Его удачные работы похожи на сделанные впопыхах рисунки Вьержа, а когда Брейтнер действительно торопится или недостаточно прорабатывает вещи – как бывает чаще всего, – то невозможно понять, что он хотел выразить, это похоже разве что на куски старых выцветших обоев из незнамо какой эпохи, которая в любом случае была весьма странной и давно прошла. Представь себе: я поднимаюсь в его комнатушку на чердаке у Сибенхаара. Обстановка состоит в основном из (пустых) спичечных коробков, бритвы или чего-то подобного и шкафа, в котором находится кровать. Я вижу нечто прислоненное к каминной трубе: три бесконечно длинные панели, которые я поначалу принял за ставни. Однако, приглядевшись внимательнее, я понял, что это полотна необычного формата.
Как ты можешь судить по наброску, приведенному выше, на одной из картин изображена мистическая сцена, на первый взгляд позаимствованная из Откровения [см. иллюстрацию на с. 383].
Однако он сказал, что это артиллерийские маневры в дюнах. По моей оценке, длина картины составляет 4 метра, а ширина – 75 сантиметров.

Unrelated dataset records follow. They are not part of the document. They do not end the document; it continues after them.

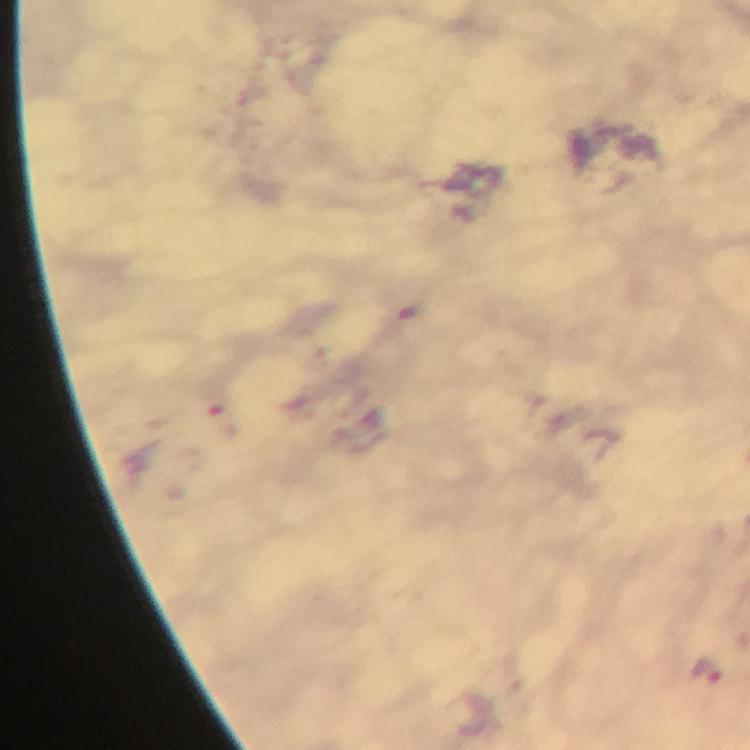
{
  "preparation": "thick blood smear",
  "stain": "Giemsa",
  "immersion_oil": "applied",
  "image_size": "750×750 pixels",
  "context": "from a diagnostic examination for malaria",
  "capture": "smartphone photograph through a microscope",
  "magnification": "100x",
  "cropped_from": "one field of view",
  "malaria_parasite_locations": "approximate centers as [x, y] in pixels: [706, 675]"
}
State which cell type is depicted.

На втором полотне изображено вот что: мужчина стоит опершись на стену в крайнем левом углу картины, а из правого крайнего угла на него глазеют призраки женщин, причем автор позаботился о том, чтобы между двумя группами было приличное расстояние. Позднее я узнал, что в левом углу был пьяница, и не сомневаюсь, что изначальный замысел, пожалуй, выглядел иначе.
Третья картина чуть лучше остальных, это эскиз с изображением рынка, который он выполнил в прошлом году, однако с тех пор, судя по всему, нидерландский рынок стал похож на испанский.

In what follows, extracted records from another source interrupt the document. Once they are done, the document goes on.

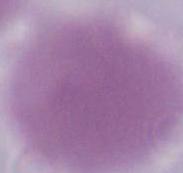
An erythrocyte.

Summary:
  - Modality: photomicrograph
  - Magnification: 1000x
Assess this cell for malaria.
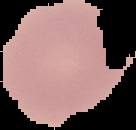
It is uninfected.

Cell region segmented out of the field of view; the surrounding area is masked to black. Image is 136×130 pixels. From a thin blood smear.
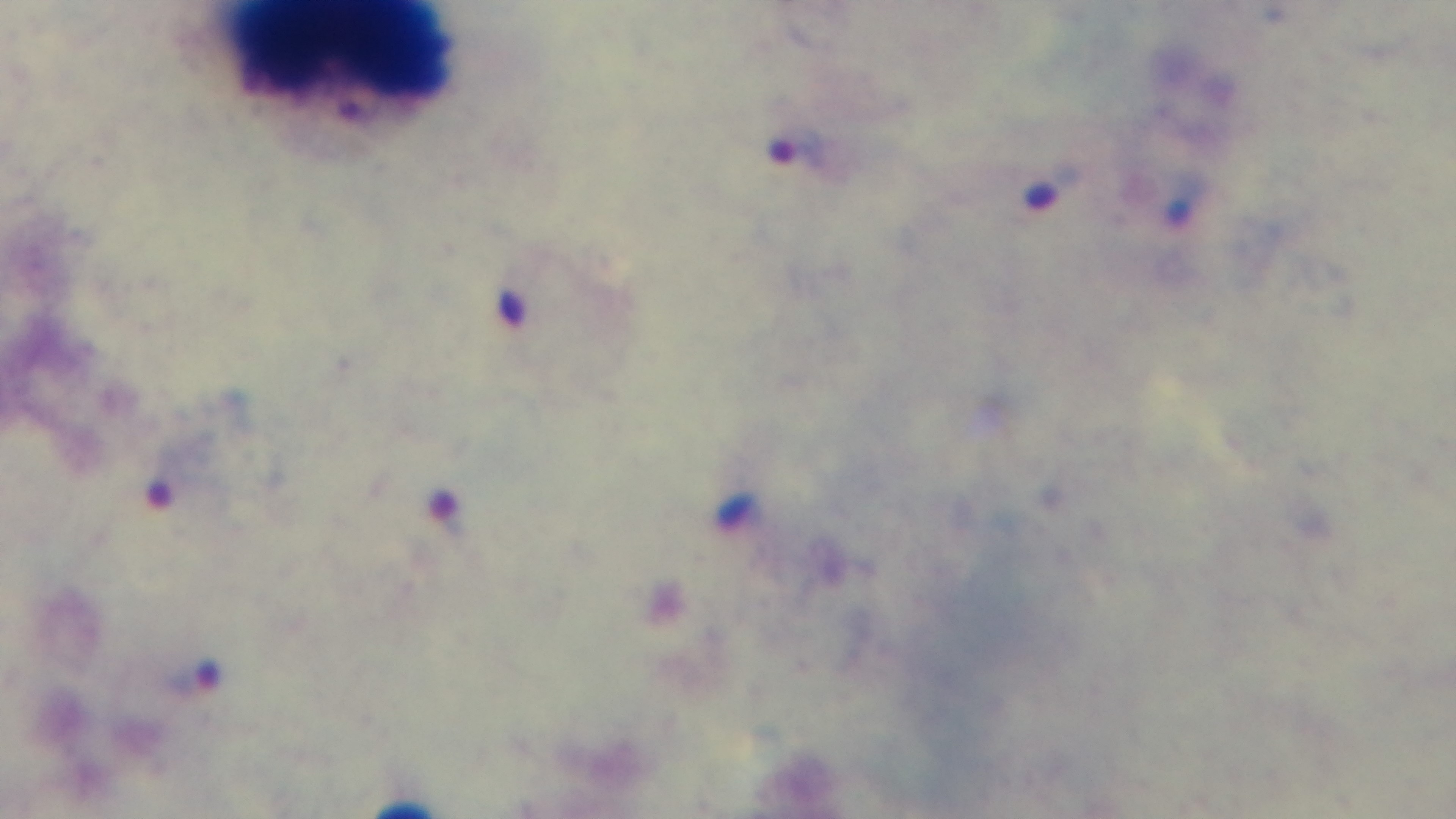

Что бы ни продавалось на рынке (где бы он ни находился – сомневаюсь, что на Земле, неискушенному зрителю это скорее покажется сценой на одной из планет, которую посетили (прилетев на пушечном ядре) потрясающие путешественники из произведений Жюля Верна), невозможно сказать, какие товары там есть, однако они отдаленно напоминают груду сластей или джема. Вот так: попробуй представить нечто в высшей степени нелепое и к тому же тяжеловесное, и получишь работу дорогого друга Брейтнера.
С расстояния это выглядит как бледные пятна краски на выцветших, прогнивших и покрытых плесенью обоях, в них есть совершенно неприемлемые для меня свойства.

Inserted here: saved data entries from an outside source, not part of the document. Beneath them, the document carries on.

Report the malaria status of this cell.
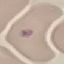

Uninfected.

Summary:
  - Image type: automatically extracted cell patch, resized to 64 × 64 pixels
  - Capture: smartphone through the microscope eyepiece
  - Preparation: thin blood smear
  - Stain: Giemsa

Я совершенно не понимаю, как у кого-нибудь может родиться подобная идея. Это похоже на видения, которые приходят в горячечном бреду, или на бестолковый, бессмысленный сон. Я просто думаю, что Брейтнер еще не вполне здоров и действительно создал это в приступе лихорадки, что вполне возможно, учитывая его прошлогоднюю болезнь. После болезни в прошлом году я постоянно страдал бессонницей и приступами лихорадки, однако порой заставлял себя работать и сделал несколько вещей – правда, не настолько до нелепости больших, – причину создания которых я сам себе не мог объяснить.
Полагаю, Брейтнер в итоге придет в себя, но нынешние его работы я нахожу совершенно нелепыми.
В углу валялся скомканный акварельный этюд с изображением березок в дюнах, который был гораздо лучше и выглядел совершенно нормально. Однако те большие полотна совсем ничего собой не представляли.
У ван дер Вееле я видел еще одну ужасную работу Брейтнера и одну его голову, очень удачную, но начатый им портрет самого ван дер Вееле никуда не годится.
Итак, он занимается мазней в гигантских масштабах. Мне нравятся некоторые места в книгах Гофмана и Эдгара По («Сказки», «Ворон» и т. д.), но те работы Брейтнера невозможно переварить, потому что в его фантазиях одна бессмыслица нагромождается на другую и в результате почти исчезает связь с действительностью. Я нахожу эти работы ужасными.
Тем не менее я считаю все это следствием его болезни. У ван дер Вееле имеются два его любопытных акварельных рисунка, элегантно выполненные, в которых есть je ne sais quoi[181], что англичанин назвал бы чарующим.